**** EXCERPTED TEXT

Pranjal Shukla's
Data Portfolio

Love telling stories and learning how to work with data to make them even more convincing.
@pranjalshukla98

Tableau Portfolio

Hi, I’m Pranjal. I am currently pursuing Master of Science in Business Analytics at George Washington University.
I am a highly motivated individual with strong foundation in technical skills and real-world experience in data analysis,business intelligence, and project management.
My tableau public repository contains multilple dynamic dashboards related to amazon orders in India, Top 1000 IMDb movies, Flight delays....

Netflix Recommendation System

Built a Netflix recommendation system using Python, leveraging NLP techniques and cosine similarity to provide personalized content recommendations based on user preferences and content features. Cleaned and processed data, implemented text vectorization, and built a function to recommend movies and TV shows, enhancing the user experience on the platform.

Health Insurance Premium Predictions

Utilized Python's tech stack, including Pandas for data manipulation, Plotly Express for visualizations, and Scikit-learn's Random Forest Regressor for predicting health insurance premiums. Process involved data cleaning, feature transformation, and correlation analysis. Delivered a strong predictive model considering age, gender, BMI, and smoking to forecast premiums, enhancing data understanding for pricing and risk assessment.

Fake News Detection

Processed a mixed Fake and True News dataset using text cleaning, TfidfVectorizer, and a Multinomial Naive Bayes Classifier. The resulting model demonstrated a high accuracy of 95.31%, showcasing the effectiveness of our approach in classifying news authenticity. This project underscores the importance of preprocessing and appropriate algorithm selection in accurate news classification

Analysis of Flight Delays & Cancellation Rates

Through extensive data cleaning and analysis of a vast dataset comprising 5.8 million domestic flights, this project delved into flight delay and cancellation patterns. Employing Tableau dashboards, key insights were extracted to evaluate airline performance, dissect route-specific delays, and examine social media's influence on customer sentiments. The project's outcomes emphasize its role in informed decision-making within the aviation industry.

Credit Line Predictive model

Developed a Decision Tree model for predicting credit default probability, utilizing demographic and payment history data. Evaluated model fairness, ethical considerations, and potential risks to ensure responsible implementation within an educational context. (98% accuracy; trained 30000 data points and tested 7500 data points.

Stroke Prediction

Focused on stroke prediction using machine learning techniques. Data preprocessing, exploratory data analysis, and feature engineering were conducted to analyze attributes like age, gender, work type, smoking status, and more. Different models including Decision Trees, K-Nearest Neighbors, XGBoost, and Random Forest were trained and evaluated to predict stroke risks, yielding insights into correlation, data distribution, and model performance.

Upcoming project

Developed a personalized Netflix content recommendation system using Python libraries. User-specific suggestions were generated based on titles, descriptions, and genres through data preprocessing and cosine similarity. The outcome underscores the value of leveraging advanced techniques to enhance content discovery and user engagement.

********

#### EXERCISES TO COMPLETE
• 1. In the data portfolio, what accuracy did the fake news detection model reach?
• 2. Duplicate the stretch of the data portfolio from "Built a Netflix" through "and risk assessment.".
• 3. For each statement, say whether it agrees with the data portfolio, and quote the words that decide it: (a) The Netflix recommendation system relied on cosine similarity. (b) The health insurance premium predictions used a Decision Tree model. (c) The flight delay analysis covered 5.8 million international flights.
The material placed after the data portfolio is unrelated to it.

**** INFORMATION PROVIDED

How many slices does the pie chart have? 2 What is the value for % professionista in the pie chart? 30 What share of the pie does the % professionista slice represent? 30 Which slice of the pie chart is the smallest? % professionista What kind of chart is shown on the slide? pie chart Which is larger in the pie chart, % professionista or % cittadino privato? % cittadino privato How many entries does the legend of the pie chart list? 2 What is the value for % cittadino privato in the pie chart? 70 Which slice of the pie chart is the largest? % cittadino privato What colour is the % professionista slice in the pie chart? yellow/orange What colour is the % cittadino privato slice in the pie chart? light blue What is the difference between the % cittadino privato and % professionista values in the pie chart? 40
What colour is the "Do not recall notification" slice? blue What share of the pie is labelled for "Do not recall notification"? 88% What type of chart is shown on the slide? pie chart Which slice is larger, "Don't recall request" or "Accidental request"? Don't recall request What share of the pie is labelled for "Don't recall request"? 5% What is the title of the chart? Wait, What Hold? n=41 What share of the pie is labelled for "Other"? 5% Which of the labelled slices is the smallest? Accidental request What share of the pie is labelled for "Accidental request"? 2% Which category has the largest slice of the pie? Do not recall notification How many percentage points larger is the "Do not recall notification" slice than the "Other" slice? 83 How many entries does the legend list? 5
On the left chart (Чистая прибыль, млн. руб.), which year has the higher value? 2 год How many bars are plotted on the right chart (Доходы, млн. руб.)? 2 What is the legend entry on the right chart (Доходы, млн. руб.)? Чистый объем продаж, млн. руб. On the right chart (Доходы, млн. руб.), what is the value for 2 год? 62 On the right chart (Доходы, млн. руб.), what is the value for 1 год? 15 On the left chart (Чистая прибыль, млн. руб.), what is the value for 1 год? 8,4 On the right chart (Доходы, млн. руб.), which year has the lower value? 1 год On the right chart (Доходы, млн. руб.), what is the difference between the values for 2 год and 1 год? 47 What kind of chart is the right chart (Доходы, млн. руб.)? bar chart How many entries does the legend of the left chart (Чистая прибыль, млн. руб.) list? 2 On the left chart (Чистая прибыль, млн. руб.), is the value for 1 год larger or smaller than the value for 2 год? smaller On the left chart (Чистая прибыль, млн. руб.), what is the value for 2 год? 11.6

********

#### TASK-BY-TASK OUTPUTS
• 1. 95.31%

• 2.
Built a Netflix recommendation system using Python, leveraging NLP techniques and cosine similarity to provide personalized content recommendations based on user preferences and content features. Cleaned and processed data, implemented text vectorization, and built a function to recommend movies and TV shows, enhancing the user experience on the platform.

Health Insurance Premium Predictions

Utilized Python's tech stack, including Pandas for data manipulation, Plotly Express for visualizations, and Scikit-learn's Random Forest Regressor for predicting health insurance premiums. Process involved data cleaning, feature transformation, and correlation analysis. Delivered a strong predictive model considering age, gender, BMI, and smoking to forecast premiums, enhancing data understanding for pricing and risk assessment.

• 3.
(a) Yes: "leveraging NLP techniques and cosine similarity"
(b) No: "Scikit-learn's Random Forest Regressor for predicting health insurance premiums"
(c) No: "a vast dataset comprising 5.8 million domestic flights"